RE: Western Digital Scorpio and ICH10R on Debian - NCQ issue?

"Sandra Escandor" <sescandor@xxxxxxxxxx> · Tue, 19 Jul 2011 09:20:40 -0400

I was just reading over the kernel logs that I sent again, and I am
wondering if this might be a software issue instead, since the kernel
log shows that the drive that seems to time out is supposedly disabled
after disk failure (sdc was disabled by raid10 module, I think):

Jul  8 14:57:19 ecs-1u kernel: [ 8753.699104] sd 2:0:0:0: [sdc]
Unhandled error code
Jul  8 14:57:19 ecs-1u kernel: [ 8753.699107] sd 2:0:0:0: [sdc] Result:
hostbyte=DID_OK driverbyte=DRIVER_TIMEOUT
Jul  8 14:57:19 ecs-1u kernel: [ 8753.699110] sd 2:0:0:0: [sdc] CDB:
Write(10): 2a 00 3e cf 18 00 00 04 00 00
Jul  8 14:57:19 ecs-1u kernel: [ 8753.699117] end_request: I/O error,
dev sdc, sector 1053759488
Jul  8 14:57:19 ecs-1u kernel: [ 8753.699144] raid10: Disk failure on
sdc, disabling device.
Jul  8 14:57:19 ecs-1u kernel: [ 8753.699144] raid10: Operation
continuing on 3 devices.

But then, a whole while later, there is an unhandled error code coming
from sdc - shouldn't we no longer get this now, since it was supposedly
disabled?

Jul  8 14:58:17 ecs-1u kernel: [ 8812.088705] sd 2:0:0:0: [sdc]
Unhandled error code
Jul  8 14:58:17 ecs-1u kernel: [ 8812.088710] sd 2:0:0:0: [sdc] Result:
hostbyte=DID_OK driverbyte=DRIVER_TIMEOUT
Jul  8 14:58:17 ecs-1u kernel: [ 8812.088714] sd 2:0:0:0: [sdc] CDB:
Write(10): 2a 00 3e cf 63 00 00 04 00 00
Jul  8 14:58:17 ecs-1u kernel: [ 8812.088723] end_request: I/O error,
dev sdc, sector 1053778688

Is the [sdc] output coming from libata still?

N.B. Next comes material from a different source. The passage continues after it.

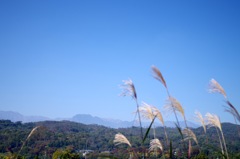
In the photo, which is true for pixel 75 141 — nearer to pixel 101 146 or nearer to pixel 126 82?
pixel 101 146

Thanks for your help on this, I feel like I've been stuck for a bit :)

-----Original Message-----
From: Robert Hancock [mailto:hancockrwd@xxxxxxxxx] 
Sent: Monday, July 18, 2011 12:41 PM
To: Sandra Escandor
Cc: linux-ide@xxxxxxxxxxxxxxx
Subject: Re: Western Digital Scorpio and ICH10R on Debian - NCQ issue?

On Mon, Jul 18, 2011 at 6:42 AM, Sandra Escandor <sescandor@xxxxxxxxxx>
wrote:
> Thanks for the insight Robert. Do you (or anyone else on the list)
know
> if there are any utilities that exist that would be able to allow me
to
> observe (and log) the power consumption of the drives during high I/O?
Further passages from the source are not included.